O que é, afinal, o maior amor do mundo? Por que ninguém está preparado para ele? Antônio só pode re-encontrar o objeto perdido no momento de morrer, mas, antes que ele se vá, descobre o que é fazer amor com uma mulher. E vai deixar-lhe um fruto daquele momento de amor, transmitindo a causa paterna encontrada numa mulher. Na cena final, tal como na Pietá, Antônio agoniza nos braços da mãe, não para salvar a humanidade, como Cristo, mas deixando um filho como fruto do seu amor. Nas suas palavras de agradecimento, ao receber sua condecoração, diz: “A vida vale a pena ser vivida, nem que seja das lembranças de um único momento feliz”. 

O tema da adoção de um filho como duplo de si mesmo e meio de redenção aparece também no filme “Meu nome é Tsotsi”, no qual um adolescente sul-africano sai do mundo do crime após seqüestrar, por acaso, um bebê. Tsotsi, ao roubar um carro, descobre no bando de trás um pequeno bebê negro, pelo qual é tomado de amor. Toda a sua vida se vê mudada em função desse objeto que toma como seu, amando nele o menino que foi, fugido do pai que, no momento da morte da mãe, enxota um cão quebrando-lhe as patas. Tsotsi viverá como esse cão enxotado, até o dia em que reencontra no bebê o menino abandonado pelo Outro que, no final, devolverá à mãe.

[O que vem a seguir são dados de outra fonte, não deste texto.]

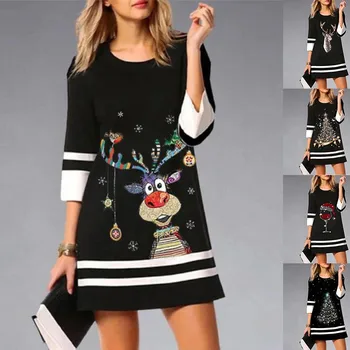Женское платье 2023 года, Новый женский пуловер с рождественским принтом, рукава 3/4, круглый вырез, хлопковый повседневный Универсальный модный стиль для поездок на работу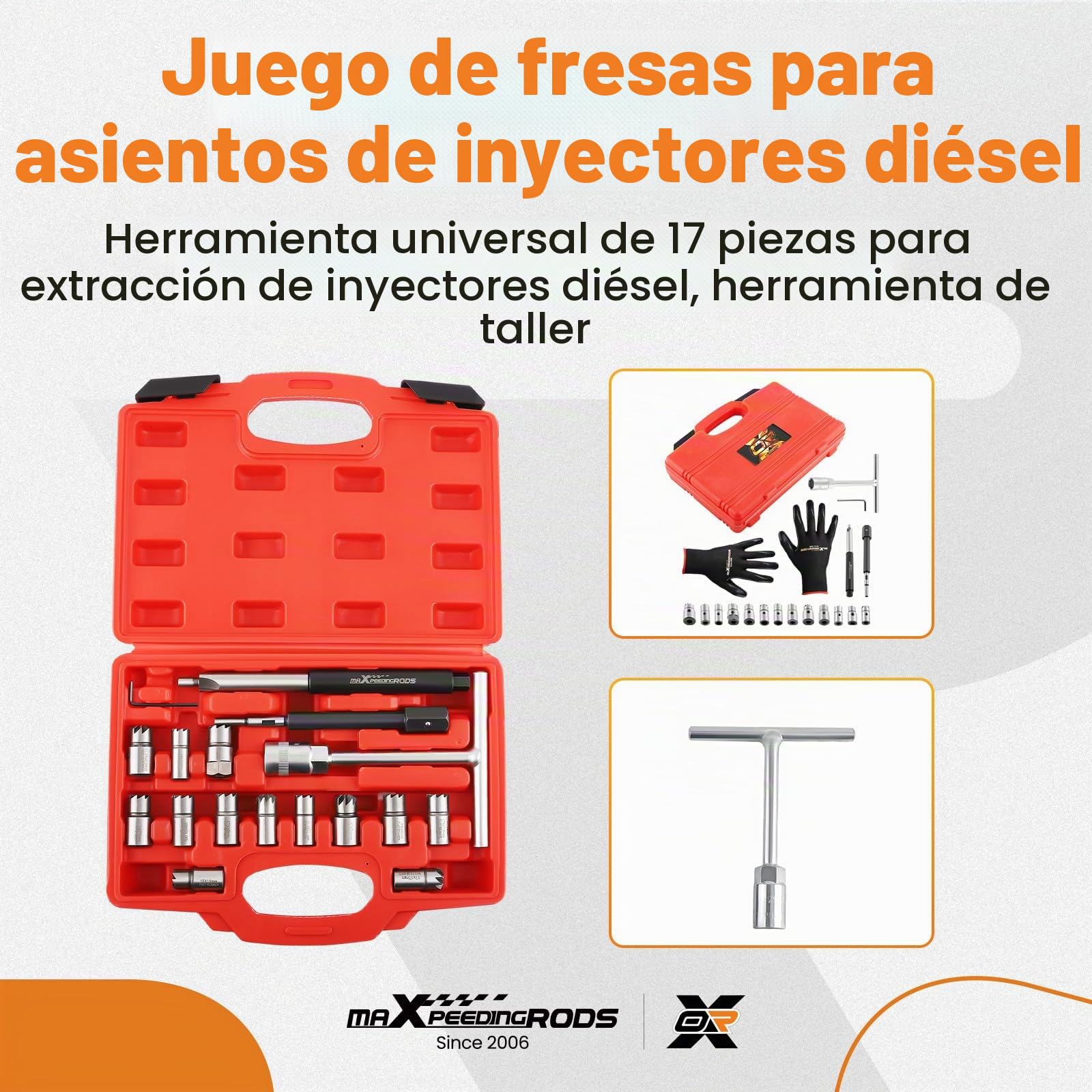maXpeedingrods Juego de fresas para inyectores diésel 17TLG 17mm 19mm | Saca-inyectores y asiento sello, cortasiento diésel, fresa asiento boquillas, Rojo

Também no caso de Tsotsi entrará em cena uma mulher, aquela que ele segue até sua casa, exigindo que amamente o bebê. Ela também é mãe e o convoca a devolvê-lo à sua mãe. Na cena final, Tsotsi devolve à mulher paraplégica - que baleara no assalto - o filho roubado, ele mesmo entregando seu corpo ao Outro. O encontro com o pai do bebê, que Tsotsi recusa-se a matar quando assalta sua casa, marcou-o de alguma forma.

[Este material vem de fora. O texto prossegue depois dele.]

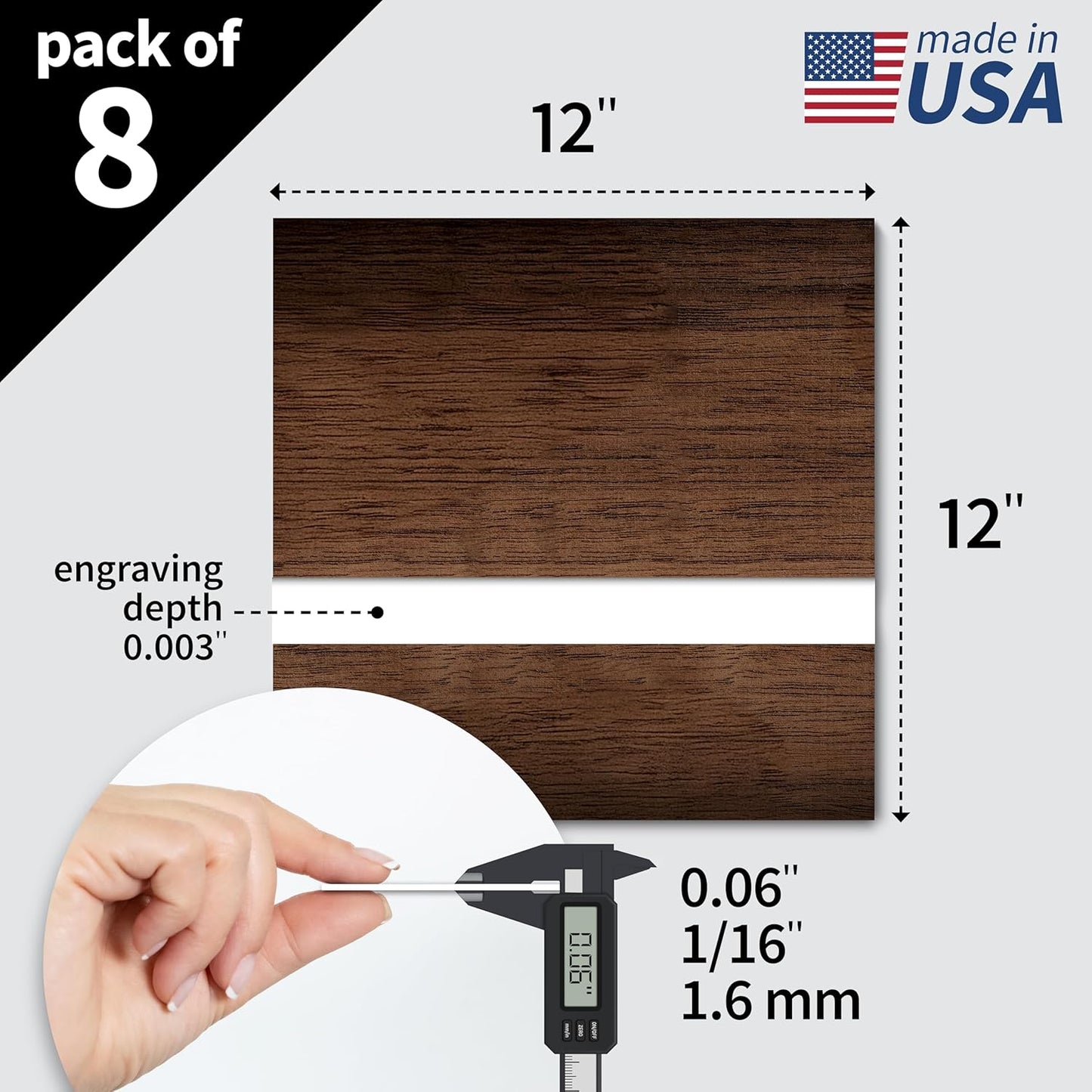 Trotec TroLase | 12"x12"x1/16", 8 Pcs | English Walnut/White | 2 Ply | Modified Acrylic | Laser Engraving Double Color Plastic Sheet | Engraving Blanks for Laser, Saw, Guillotine | Made in USA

Lacan dizia que somos todos restos de um desejo e nosso destino dependerá dos nomes que pudermos dar a esse desejo, para que ele não seja anônimo. Nosso destino dependerá das possibilidades que encontrarmos, de amar e dar nome a esse desejo que nos gerou, humanizando-o. Como nos aponta Ram Mandil, “o amor ao pai inclui o abandono, ou seja, a relação entre um filho e um pai implica algo que é cedido, abandonado. (...) A prova maior da função redentora do filho não estaria no seu sofrimento, mas no fato mesmo de ter experimentado o abandono do pai. (...) O amor ao pai só será possível a partir do lugar de uma separação, pois um filho só é um filho se tiver em seu horizonte, na sua relação ao pai, a dimensão de um corte e de algo que daí se desprende, considerando que um pai, para estar situado ao nível do desejo, deve ser capaz de ceder algo que é parte de si próprio”2.

Antônio não foi salvo pelo amor do pai, mas por  insistência própria, diante da iminência do fim de sua vida, em inventar um pai, em obter desse pai uma palavra, um nome para o amor que ele pôde, apesar de seu desespero, transmitir a uma mulher que desejou. Essa palavra acendeu nele uma centelha de vida, que pôde ser transmitida a partir do pecado do pai. Um pai que humaniza o desejo só pode ser situado a partir de seu pecado, de sua falta. Para Lacan, aquilo que um pai transmite está mais ligado aos seus pecados do que aos seus ideais. É o que o filme de Cacá Diegues nos mostra de maneira exemplar: o pai de Antônio, como ideal, só pôde transmitir-lhe o silêncio e a solidão. Só a partir da entrada em cena da causa do seu desejo é que Antônio pôde ouvir do pai uma palavra, um nome que o trouxe de volta, dos corpos celestes aos corpos humanos, desejantes.



1Membro da Escola Brasileira de Psicanálise -EBP.
2Cf. MANDIL, R. “Do pai primevo ao pai que humaniza o desejo”, trabalho inédito apresentado na Jornada da EBP-Rio em agosto de 2006.